Saturday, June 2, 2018

Moscow’s Nationality Policy Now Worse and More Dangerous than in Soviet Times, Tatar Activist Says


Paul Goble

            Staunton, June 2 – Moscow’s nationality policy is more assimilationist and destructive of federalism than it was in Soviet times, Ayrat Fayzrakhmanov says; and its authors appear to have forgotten that even the Soviet variant was one of the factors that contributed to the disintegration of the USSR (business-gazeta.ru/article/384327).

            The draft legislation on languages is “only a drop in the bucket” of the problems with Russian nationality policy now, the Tatar activist says. It involves the liquidation of the system of general education in native languages, the disappearance of the languages of indigenous numerically small peoples, and an assimilationist model that undermines federalism.

            “Today, the path to the formation of a single [non-ethnic] Russian nation in a multi-national country somehow has become possible only by means of putting pressure on native languages … Apparently,” he suggests, “the term ‘dialectical’ is not valued by present-day Russian ideologues” in this area at least.

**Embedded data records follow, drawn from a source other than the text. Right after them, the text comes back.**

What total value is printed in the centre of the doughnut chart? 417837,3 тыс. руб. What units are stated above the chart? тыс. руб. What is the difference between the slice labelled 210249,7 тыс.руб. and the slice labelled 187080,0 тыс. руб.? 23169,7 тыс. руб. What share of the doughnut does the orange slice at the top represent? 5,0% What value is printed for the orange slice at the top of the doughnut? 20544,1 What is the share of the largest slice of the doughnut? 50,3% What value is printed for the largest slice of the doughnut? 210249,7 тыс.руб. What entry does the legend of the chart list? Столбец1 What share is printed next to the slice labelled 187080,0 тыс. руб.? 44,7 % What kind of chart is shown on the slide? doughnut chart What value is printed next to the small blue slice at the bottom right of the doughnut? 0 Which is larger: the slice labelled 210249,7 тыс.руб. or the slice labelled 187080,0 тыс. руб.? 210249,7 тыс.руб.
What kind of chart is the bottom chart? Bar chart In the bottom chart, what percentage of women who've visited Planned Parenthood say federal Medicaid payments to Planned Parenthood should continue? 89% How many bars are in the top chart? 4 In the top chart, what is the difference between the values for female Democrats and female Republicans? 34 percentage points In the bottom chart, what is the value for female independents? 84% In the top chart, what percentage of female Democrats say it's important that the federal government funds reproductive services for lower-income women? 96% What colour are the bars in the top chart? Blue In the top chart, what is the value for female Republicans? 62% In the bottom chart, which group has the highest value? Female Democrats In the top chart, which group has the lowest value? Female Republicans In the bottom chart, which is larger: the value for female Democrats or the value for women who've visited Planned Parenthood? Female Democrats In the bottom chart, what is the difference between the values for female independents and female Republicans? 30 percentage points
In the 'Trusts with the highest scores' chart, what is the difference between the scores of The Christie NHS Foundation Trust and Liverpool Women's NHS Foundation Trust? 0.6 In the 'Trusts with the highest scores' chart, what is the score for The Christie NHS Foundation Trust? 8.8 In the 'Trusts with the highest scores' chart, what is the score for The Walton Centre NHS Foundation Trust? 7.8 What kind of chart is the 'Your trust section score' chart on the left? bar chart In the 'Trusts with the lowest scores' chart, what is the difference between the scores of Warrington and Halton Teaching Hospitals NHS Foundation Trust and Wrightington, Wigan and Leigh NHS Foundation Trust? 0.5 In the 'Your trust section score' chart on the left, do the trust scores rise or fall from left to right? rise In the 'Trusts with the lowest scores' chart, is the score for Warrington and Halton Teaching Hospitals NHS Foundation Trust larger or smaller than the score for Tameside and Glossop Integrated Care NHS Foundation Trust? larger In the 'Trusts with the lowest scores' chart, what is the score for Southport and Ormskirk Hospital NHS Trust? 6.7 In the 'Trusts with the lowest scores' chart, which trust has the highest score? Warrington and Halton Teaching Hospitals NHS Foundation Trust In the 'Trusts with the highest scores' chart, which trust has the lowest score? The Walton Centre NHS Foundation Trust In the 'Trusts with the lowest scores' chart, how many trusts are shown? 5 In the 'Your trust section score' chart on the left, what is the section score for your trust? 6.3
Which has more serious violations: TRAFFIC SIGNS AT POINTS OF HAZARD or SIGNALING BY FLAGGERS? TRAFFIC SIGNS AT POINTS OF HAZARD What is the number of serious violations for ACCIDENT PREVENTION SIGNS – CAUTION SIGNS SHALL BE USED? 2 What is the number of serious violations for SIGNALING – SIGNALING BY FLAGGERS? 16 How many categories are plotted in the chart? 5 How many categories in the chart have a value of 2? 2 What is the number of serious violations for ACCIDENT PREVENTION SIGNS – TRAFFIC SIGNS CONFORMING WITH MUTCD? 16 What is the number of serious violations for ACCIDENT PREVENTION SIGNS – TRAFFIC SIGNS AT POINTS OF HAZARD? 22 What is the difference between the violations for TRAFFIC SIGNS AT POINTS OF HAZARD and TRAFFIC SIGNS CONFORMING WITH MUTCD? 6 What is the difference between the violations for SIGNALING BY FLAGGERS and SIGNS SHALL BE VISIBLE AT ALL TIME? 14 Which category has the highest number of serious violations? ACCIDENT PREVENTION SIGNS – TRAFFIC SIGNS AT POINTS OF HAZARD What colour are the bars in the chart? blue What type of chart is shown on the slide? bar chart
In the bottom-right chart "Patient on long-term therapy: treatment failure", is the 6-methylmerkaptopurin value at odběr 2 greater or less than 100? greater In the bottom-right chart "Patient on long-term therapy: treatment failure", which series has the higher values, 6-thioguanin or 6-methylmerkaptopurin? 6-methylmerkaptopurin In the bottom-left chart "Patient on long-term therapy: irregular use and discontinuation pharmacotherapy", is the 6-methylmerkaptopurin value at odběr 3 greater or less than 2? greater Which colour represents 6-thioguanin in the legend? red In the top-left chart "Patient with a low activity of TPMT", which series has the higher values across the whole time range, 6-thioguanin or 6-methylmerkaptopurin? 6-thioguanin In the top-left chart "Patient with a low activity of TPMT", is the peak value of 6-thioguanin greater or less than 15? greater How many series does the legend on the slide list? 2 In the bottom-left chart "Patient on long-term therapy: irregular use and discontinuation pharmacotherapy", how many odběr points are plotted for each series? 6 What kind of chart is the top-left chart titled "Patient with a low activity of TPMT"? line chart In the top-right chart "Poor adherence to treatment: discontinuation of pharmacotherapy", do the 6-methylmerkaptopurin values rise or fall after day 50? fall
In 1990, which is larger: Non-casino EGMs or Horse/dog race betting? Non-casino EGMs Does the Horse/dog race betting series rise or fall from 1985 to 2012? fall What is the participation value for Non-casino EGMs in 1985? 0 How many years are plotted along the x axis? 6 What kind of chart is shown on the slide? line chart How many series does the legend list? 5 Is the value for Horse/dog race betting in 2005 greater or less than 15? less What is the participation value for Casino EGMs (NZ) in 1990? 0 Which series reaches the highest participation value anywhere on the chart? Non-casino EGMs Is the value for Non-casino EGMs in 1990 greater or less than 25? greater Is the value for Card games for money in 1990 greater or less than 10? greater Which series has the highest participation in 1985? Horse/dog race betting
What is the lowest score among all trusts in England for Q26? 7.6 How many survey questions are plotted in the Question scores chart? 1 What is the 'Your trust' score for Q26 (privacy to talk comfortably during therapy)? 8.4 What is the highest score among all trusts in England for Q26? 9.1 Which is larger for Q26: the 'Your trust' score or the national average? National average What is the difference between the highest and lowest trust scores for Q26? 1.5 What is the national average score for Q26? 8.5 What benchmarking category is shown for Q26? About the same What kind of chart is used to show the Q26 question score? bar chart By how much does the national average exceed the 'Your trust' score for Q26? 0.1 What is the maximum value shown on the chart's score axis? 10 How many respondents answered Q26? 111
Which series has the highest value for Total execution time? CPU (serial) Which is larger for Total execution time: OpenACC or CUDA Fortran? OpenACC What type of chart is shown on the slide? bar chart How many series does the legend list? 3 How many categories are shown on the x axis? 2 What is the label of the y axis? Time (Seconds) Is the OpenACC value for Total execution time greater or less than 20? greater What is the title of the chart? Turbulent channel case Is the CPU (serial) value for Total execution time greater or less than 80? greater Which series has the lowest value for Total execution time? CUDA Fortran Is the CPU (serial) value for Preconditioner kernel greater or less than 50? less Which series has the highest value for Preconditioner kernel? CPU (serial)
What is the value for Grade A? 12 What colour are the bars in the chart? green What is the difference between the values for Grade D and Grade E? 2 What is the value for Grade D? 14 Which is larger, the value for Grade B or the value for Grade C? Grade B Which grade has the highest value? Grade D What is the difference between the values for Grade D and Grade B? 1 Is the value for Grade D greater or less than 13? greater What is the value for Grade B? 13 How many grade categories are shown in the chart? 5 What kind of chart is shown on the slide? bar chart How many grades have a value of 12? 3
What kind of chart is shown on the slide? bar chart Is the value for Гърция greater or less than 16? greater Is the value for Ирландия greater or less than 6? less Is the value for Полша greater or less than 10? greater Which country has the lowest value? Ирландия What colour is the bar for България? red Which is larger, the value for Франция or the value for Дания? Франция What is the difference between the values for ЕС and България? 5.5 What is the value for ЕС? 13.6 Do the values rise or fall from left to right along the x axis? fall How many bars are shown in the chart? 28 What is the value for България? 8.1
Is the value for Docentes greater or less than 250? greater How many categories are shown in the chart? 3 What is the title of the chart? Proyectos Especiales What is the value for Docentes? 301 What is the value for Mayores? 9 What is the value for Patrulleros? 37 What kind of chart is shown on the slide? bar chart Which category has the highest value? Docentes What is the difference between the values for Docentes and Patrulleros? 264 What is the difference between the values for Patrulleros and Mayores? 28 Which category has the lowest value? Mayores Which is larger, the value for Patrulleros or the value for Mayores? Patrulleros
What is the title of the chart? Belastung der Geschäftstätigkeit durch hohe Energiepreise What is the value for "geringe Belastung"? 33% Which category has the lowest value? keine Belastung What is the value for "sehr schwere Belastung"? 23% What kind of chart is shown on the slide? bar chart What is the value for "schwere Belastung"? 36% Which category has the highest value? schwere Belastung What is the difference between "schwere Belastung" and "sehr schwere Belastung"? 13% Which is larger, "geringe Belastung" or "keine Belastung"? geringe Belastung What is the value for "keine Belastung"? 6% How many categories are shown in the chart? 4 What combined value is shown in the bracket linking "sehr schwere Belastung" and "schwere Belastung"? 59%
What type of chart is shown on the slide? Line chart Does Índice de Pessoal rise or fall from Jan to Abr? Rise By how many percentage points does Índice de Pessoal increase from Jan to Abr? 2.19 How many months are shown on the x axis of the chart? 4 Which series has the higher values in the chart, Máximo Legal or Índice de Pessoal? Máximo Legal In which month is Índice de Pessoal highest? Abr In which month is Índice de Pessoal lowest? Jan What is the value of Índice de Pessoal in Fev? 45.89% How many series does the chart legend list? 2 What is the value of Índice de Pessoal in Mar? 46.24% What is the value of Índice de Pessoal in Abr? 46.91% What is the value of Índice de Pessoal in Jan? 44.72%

            Not surprisingly, the Kremlin’s has generated opposition among almost all non-Russian peoples, Fayzrakhmanov says; but Moscow remains committed to pushing through the new law that codifies Vladimir Putin’s position on language issues and has pulled out all the stops to demonize and suppress opposition.

            The center has used pressure, including corrupt pressure, on officials, and “unleashed a massive information campaign for the draft law ‘about second class’ languages in the course of which beauty bloggers, advertisements on social networks, stories on central channels have been directed in the main against our republic.” 

            Tatarstan has become the target of this campaign, the activist says, apparently reflecting Moscow’s belief that its enviable position can be used against it with other non-Russians. But in fact, anger about the draft language law is if anything even greater in the North Caucasus than in the Middle Volga, at least among the people if not among the more easily intimidated elites.

            Many in the North Caucasus are worried that this attack on native languages will enrage young people in particular and that they will as a result decide to join ISIS or other radical groups to fight back, Fayzrakhmanov says.  There are concerns about that even in Chechnya, he continues.

            One of Moscow’s tactics is to keep the various non-Russians apart from one another. As a result, people in one republic often know little or nothing about people and practices in another. Moscow promotes the notion that any cooperation threatens the country and any talk about the constitutional status of the republics is a move toward separatism.

            Foolishly and counterproductively, “representatives of the federal powers that be have said aloud for ten years that national schools are a threat to the national security of the country, even though in the years of Stalin’s repressions, there was no such nationality school policy. And now, even native languages have been placed in the ranks of enemies.”

            Moscow doesn’t know and doesn’t want to know what is going on or how people feel in the republics, the activist says.  “For Russian political parties, the nationality question is at the edge of their priorities,” something they consider only after they have considered everything else.”

                And Russian government agencies charged with working in this area “do not inspire trust.” That is because they spend what little money they have on organizing “folkloric festivals and cultivating ‘the unity of the [non-ethnic] Russian nation.” And they develop strategies without taking into account the views of the non-Russians.

            “Instead of this,” Fayzrakhmanov says, “imitation structures have approved the existing draft of a single [non-ethnic] Russian nation” and make decisions about “how and in what proportions” are to be “’preserved’ the languages and cultures of the people,” infuriating those they are supposed to be serving.